Estas leyes intrínsecas a cada ciencia o arte, el hombre las va
descubriendo con la luz de su razón y ordenando con su esfuerzo hacia su
propio fin, que no es otro que el bien del mismo hombre (Cf. G.S. 36);
así tributa gloria al Creador porque, como enseña san Ireneo, la gloria de
Dios es que el hombre viva. Esta sana autonomía en el campo de la
organización social es lo que se llama “Estado laico” y es una condición
indispensable para que el político creyente pueda expresarse conforme a su
conciencia.
2°) Esta autonomía no es absoluta. Como estas leyes internas a cada
ciencia o arte tienen su origen en el Creador y están ordenadas al
bienestar general y trascendente del hombre, esta autonomía no es
absoluta, sino que está sujeta, para su feliz realización, a la
observancia del orden moral querido por Dios. No todo lo que es posible es
de provecho ni está permitido hacerlo. Este orden moral y trascendente es
el que el hombre debe siempre respetar, haciendo uso responsable de la
libertad y de la recta razón. De la observancia del orden moral superior
nadie se puede dispensar sin grave ofensa al Creador y sin daño personal y
social en esta vida, pues la criatura, sin el Creador desaparece (G.S.
36). La fe católica enseña que la negación de Dios conduce al deterioro de
la creatura y la DSI lo explica diciendo que el hombre es sólo
administrador, no dueño, mucho menos señor despótico de los bienes de la
creación.

(Entradas de datos)
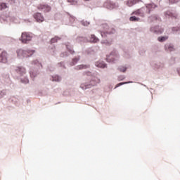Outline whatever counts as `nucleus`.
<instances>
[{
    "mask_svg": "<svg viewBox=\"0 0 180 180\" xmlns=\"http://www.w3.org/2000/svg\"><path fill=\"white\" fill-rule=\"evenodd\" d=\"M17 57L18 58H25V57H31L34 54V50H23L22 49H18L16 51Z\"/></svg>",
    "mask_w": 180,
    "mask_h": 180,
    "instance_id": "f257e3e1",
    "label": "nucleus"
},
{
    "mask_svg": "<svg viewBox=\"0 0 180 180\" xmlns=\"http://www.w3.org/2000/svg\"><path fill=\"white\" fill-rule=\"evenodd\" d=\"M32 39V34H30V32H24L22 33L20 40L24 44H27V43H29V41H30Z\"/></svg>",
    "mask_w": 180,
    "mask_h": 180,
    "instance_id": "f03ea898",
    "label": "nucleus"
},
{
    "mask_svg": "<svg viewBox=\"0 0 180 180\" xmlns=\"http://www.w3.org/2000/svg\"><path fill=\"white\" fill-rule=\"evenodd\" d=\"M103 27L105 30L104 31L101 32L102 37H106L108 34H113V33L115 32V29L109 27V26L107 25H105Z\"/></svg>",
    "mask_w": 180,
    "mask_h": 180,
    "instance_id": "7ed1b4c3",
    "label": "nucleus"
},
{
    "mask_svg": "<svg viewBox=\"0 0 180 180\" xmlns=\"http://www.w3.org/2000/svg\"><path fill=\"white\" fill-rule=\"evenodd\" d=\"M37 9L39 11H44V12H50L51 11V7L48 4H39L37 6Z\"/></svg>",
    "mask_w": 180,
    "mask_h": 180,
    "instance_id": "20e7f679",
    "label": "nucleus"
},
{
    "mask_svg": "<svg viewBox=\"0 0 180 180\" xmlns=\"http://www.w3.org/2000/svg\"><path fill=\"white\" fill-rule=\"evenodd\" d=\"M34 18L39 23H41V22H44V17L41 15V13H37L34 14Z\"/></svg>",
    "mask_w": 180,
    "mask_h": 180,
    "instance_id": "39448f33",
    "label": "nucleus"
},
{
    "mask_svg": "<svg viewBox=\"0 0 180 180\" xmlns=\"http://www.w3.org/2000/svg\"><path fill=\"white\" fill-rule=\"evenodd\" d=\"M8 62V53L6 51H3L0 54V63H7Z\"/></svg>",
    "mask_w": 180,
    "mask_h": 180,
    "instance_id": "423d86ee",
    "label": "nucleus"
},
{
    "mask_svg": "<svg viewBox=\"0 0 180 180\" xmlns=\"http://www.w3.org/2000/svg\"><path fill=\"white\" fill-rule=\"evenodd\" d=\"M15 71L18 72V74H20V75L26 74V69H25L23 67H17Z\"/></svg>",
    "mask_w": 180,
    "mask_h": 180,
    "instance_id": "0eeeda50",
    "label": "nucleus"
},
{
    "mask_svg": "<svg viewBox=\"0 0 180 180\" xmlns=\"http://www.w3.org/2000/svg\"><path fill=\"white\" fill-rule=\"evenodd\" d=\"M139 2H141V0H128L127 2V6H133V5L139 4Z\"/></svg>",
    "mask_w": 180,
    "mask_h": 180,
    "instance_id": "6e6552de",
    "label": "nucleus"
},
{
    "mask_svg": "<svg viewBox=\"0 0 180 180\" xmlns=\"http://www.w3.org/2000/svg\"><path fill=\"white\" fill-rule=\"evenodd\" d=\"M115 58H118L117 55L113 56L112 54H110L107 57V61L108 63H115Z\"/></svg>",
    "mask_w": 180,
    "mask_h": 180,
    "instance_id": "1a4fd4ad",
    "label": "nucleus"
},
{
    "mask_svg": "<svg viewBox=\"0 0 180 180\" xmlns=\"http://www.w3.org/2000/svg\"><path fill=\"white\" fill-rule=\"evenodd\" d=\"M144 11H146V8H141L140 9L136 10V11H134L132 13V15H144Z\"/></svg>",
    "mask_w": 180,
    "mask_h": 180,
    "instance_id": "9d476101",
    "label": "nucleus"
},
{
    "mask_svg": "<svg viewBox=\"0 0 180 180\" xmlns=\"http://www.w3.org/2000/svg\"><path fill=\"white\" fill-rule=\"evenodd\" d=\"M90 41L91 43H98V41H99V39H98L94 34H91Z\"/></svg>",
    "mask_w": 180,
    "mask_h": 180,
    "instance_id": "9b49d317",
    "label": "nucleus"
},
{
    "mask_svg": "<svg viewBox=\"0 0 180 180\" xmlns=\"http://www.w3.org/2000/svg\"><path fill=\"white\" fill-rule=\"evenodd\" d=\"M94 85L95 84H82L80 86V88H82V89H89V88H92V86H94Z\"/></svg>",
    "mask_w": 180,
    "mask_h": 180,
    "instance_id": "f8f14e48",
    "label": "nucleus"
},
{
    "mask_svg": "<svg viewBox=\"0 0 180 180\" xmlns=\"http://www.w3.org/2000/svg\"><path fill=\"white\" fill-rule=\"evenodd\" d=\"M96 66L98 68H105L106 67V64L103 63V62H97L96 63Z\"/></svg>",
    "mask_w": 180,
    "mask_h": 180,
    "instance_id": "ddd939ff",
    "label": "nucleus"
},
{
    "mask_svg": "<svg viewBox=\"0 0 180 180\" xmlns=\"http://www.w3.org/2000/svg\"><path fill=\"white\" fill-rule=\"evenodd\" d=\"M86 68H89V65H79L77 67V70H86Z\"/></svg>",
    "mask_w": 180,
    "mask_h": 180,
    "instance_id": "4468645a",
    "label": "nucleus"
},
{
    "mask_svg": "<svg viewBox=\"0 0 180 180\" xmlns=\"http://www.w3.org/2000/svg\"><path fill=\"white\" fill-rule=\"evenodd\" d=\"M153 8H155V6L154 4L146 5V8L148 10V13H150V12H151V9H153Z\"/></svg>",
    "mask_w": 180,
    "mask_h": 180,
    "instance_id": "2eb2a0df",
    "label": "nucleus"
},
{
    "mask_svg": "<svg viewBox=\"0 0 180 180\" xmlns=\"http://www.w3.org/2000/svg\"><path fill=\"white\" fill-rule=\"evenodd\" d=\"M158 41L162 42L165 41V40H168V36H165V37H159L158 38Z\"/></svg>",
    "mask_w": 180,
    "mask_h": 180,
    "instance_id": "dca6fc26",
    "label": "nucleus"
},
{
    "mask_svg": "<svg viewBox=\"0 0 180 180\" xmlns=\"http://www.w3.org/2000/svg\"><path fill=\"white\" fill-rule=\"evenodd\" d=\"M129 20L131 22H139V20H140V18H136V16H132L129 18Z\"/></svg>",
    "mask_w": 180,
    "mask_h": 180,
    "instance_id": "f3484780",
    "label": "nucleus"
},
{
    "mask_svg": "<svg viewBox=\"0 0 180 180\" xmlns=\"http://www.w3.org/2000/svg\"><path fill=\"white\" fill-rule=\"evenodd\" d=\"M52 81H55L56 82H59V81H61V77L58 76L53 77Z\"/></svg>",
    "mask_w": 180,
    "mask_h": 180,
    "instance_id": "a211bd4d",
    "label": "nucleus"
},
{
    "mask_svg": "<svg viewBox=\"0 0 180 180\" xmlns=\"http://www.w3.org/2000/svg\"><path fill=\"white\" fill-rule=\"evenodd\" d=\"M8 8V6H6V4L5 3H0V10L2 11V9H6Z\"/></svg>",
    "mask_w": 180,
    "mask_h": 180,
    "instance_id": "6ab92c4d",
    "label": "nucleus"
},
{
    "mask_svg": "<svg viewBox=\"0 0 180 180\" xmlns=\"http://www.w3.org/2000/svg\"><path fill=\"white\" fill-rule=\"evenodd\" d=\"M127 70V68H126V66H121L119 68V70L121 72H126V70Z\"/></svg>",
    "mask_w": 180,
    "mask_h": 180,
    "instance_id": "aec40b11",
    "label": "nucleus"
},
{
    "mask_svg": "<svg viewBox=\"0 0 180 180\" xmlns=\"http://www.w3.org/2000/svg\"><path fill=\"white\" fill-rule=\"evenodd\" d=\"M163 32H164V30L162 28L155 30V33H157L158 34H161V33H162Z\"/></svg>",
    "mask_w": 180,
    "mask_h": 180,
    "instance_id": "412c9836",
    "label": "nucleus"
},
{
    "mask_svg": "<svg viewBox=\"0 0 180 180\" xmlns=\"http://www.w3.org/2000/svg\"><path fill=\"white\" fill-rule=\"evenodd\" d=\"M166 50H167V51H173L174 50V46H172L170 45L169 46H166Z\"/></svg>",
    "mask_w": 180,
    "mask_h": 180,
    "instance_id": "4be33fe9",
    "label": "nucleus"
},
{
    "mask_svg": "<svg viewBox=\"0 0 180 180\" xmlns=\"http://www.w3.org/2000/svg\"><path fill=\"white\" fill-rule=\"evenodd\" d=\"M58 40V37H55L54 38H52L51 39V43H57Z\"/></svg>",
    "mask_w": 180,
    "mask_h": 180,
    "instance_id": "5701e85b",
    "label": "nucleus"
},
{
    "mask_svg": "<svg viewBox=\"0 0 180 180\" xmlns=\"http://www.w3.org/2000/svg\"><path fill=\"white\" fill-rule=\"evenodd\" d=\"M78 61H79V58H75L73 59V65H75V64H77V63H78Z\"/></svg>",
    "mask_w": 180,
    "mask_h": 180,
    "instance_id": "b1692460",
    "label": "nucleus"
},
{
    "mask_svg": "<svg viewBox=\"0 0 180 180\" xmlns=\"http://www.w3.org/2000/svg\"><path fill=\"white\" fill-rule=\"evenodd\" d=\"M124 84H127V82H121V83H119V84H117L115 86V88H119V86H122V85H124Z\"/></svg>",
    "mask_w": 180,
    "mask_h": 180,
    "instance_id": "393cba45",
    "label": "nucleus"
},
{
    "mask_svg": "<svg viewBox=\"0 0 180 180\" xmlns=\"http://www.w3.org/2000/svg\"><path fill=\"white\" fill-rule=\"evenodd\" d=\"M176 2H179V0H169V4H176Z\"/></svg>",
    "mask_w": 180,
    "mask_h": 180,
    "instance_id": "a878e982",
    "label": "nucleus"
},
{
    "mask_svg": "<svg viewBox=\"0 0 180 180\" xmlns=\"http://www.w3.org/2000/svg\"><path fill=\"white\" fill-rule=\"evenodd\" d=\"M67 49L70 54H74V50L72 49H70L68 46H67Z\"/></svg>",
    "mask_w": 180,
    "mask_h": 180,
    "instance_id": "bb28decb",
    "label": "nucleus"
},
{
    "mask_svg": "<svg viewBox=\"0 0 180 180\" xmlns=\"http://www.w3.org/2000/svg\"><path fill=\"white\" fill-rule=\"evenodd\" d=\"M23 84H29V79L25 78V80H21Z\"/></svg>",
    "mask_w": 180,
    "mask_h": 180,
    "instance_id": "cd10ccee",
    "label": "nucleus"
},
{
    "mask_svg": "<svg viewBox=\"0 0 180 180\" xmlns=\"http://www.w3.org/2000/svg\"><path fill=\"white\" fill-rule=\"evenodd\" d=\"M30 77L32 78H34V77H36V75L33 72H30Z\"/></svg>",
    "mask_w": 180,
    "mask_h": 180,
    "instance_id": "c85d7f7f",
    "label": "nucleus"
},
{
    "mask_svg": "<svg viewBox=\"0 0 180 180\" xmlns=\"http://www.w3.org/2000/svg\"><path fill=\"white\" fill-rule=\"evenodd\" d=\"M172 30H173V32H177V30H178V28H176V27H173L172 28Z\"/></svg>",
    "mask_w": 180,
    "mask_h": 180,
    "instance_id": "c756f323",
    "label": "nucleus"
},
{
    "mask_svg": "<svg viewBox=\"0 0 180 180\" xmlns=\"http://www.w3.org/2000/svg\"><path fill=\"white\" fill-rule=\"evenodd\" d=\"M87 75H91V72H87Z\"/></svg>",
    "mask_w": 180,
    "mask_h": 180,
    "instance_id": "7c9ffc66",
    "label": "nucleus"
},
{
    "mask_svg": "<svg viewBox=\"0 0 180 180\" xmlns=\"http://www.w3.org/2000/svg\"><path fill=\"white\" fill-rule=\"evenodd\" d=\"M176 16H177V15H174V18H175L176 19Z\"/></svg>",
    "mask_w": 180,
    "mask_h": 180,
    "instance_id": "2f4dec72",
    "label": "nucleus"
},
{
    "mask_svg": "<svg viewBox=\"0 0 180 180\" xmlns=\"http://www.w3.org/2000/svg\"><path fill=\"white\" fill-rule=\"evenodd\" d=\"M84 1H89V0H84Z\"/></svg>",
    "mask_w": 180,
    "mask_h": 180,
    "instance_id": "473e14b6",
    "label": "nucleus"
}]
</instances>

--

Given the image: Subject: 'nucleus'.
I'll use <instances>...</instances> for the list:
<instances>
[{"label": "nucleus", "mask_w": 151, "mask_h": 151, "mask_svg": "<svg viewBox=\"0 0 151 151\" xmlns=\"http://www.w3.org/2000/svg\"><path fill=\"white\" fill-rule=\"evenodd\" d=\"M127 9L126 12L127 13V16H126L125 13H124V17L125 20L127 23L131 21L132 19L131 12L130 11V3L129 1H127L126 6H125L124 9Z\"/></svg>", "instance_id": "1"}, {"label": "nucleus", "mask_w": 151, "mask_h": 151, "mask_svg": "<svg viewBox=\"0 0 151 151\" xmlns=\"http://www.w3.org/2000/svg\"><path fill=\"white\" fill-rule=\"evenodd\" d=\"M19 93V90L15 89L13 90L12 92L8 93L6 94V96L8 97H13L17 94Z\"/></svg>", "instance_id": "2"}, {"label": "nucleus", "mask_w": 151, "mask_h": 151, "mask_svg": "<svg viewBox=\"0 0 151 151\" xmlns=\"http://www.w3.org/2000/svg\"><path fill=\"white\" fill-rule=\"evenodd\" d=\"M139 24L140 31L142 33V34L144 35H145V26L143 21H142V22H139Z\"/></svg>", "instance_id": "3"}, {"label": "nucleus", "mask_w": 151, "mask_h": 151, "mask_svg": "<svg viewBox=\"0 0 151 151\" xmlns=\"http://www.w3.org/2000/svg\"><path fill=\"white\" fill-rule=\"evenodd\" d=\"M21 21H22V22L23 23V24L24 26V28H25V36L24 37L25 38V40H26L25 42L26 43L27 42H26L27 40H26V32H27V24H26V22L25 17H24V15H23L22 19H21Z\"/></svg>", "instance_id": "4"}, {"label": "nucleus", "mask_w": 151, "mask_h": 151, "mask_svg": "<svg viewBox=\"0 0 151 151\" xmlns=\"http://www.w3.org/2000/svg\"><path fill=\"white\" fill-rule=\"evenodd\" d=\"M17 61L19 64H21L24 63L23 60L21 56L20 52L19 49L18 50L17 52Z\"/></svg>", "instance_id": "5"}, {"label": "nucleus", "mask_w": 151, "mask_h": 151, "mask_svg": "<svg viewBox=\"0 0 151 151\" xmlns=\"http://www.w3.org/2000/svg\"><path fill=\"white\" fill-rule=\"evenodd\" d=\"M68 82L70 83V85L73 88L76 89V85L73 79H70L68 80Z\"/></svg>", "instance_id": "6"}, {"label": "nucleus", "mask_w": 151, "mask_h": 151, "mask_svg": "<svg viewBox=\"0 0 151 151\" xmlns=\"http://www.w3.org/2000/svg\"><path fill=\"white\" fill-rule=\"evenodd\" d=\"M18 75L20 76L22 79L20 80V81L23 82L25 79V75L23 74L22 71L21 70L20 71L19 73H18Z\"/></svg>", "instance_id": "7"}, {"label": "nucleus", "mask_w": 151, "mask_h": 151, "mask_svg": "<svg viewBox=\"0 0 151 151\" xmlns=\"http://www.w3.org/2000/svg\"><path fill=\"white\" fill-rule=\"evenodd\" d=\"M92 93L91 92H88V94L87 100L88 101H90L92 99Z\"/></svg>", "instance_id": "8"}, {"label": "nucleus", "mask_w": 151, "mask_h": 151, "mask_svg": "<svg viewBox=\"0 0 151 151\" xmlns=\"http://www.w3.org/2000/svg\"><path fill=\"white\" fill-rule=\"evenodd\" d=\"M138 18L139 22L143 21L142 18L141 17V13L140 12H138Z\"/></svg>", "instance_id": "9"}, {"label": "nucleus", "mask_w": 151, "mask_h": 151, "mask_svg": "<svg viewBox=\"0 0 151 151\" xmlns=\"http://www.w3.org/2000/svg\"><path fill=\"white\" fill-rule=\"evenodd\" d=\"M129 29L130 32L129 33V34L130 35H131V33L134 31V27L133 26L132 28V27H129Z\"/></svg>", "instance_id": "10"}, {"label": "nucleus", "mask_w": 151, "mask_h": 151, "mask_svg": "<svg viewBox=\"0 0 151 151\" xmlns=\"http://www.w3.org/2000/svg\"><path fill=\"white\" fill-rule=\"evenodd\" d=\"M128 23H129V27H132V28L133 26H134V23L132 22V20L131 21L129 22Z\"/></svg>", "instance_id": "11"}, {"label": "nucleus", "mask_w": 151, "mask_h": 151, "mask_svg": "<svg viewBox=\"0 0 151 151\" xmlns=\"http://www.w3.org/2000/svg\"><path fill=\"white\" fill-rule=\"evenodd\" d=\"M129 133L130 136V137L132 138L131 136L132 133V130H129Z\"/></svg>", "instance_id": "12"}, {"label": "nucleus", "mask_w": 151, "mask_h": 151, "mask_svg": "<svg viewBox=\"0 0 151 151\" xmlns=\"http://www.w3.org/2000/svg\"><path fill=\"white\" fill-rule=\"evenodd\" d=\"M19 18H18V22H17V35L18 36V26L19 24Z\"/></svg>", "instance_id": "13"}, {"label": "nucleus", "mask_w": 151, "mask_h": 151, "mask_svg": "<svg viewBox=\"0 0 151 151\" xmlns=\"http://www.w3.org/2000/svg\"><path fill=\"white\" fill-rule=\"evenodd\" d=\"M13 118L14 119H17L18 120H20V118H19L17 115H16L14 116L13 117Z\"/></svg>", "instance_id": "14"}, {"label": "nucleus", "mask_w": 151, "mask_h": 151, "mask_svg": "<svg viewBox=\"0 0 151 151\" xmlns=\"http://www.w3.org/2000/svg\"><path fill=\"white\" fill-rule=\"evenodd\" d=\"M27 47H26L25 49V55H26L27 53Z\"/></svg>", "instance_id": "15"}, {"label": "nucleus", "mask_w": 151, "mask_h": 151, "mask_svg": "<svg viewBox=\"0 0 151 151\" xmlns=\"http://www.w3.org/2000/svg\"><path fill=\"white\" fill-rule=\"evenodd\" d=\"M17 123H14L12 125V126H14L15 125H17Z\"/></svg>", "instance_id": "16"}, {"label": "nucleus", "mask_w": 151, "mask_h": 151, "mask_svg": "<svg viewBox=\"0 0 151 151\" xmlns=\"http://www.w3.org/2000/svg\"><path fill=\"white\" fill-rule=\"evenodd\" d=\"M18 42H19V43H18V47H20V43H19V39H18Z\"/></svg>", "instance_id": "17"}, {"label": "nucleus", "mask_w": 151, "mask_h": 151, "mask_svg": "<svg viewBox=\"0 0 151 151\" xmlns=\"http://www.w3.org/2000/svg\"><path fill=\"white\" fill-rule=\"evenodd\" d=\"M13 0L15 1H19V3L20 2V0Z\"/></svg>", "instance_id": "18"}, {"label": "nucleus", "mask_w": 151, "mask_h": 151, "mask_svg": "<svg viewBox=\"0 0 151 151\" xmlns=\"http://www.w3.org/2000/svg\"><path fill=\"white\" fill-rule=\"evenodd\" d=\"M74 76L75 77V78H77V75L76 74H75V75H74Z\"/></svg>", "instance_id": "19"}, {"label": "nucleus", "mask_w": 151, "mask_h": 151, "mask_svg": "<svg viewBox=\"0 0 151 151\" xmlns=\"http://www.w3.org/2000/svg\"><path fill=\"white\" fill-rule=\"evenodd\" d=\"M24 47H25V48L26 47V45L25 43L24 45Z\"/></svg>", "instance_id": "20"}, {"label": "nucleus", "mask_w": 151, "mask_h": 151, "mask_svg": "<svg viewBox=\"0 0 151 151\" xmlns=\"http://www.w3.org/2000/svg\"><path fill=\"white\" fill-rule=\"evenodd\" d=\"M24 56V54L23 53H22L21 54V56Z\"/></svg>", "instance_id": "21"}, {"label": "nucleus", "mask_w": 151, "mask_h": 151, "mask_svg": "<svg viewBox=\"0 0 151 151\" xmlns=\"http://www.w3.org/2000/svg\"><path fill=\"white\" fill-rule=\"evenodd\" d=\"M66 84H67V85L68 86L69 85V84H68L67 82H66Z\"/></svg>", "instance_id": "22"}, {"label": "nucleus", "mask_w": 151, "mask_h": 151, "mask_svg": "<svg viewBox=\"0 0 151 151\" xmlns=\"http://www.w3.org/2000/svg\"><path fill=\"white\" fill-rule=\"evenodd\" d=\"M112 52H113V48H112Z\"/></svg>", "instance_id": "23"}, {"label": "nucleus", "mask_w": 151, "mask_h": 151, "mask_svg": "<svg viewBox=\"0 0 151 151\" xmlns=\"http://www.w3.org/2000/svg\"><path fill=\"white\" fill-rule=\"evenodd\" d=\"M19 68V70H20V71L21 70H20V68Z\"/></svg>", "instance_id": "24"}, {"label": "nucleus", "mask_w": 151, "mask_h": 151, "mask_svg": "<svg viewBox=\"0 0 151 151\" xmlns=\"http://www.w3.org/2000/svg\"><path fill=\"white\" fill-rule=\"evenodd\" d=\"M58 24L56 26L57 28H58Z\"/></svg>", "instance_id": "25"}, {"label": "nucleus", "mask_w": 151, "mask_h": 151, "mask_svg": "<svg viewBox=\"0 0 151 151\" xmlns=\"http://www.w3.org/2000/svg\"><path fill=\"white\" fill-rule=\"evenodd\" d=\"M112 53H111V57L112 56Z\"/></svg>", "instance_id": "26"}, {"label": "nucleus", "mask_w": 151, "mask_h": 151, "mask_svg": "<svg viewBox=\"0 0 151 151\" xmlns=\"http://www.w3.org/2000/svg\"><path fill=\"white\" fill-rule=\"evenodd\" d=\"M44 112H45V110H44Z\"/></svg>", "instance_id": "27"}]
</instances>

__Qué debes hacer__.
Copia literalmente el pasaje del texto sobre la autonomía y el orden moral que va de "2°) Esta autonomía" a "Creador desaparece (G.S.", ambos incluidos.

__Respuesta al ejercicio__.
2°) Esta autonomía no es absoluta. Como estas leyes internas a cada
ciencia o arte tienen su origen en el Creador y están ordenadas al
bienestar general y trascendente del hombre, esta autonomía no es
absoluta, sino que está sujeta, para su feliz realización, a la
observancia del orden moral querido por Dios. No todo lo que es posible es
de provecho ni está permitido hacerlo. Este orden moral y trascendente es
el que el hombre debe siempre respetar, haciendo uso responsable de la
libertad y de la recta razón. De la observancia del orden moral superior
nadie se puede dispensar sin grave ofensa al Creador y sin daño personal y
social en esta vida, pues la criatura, sin el Creador desaparece (G.S.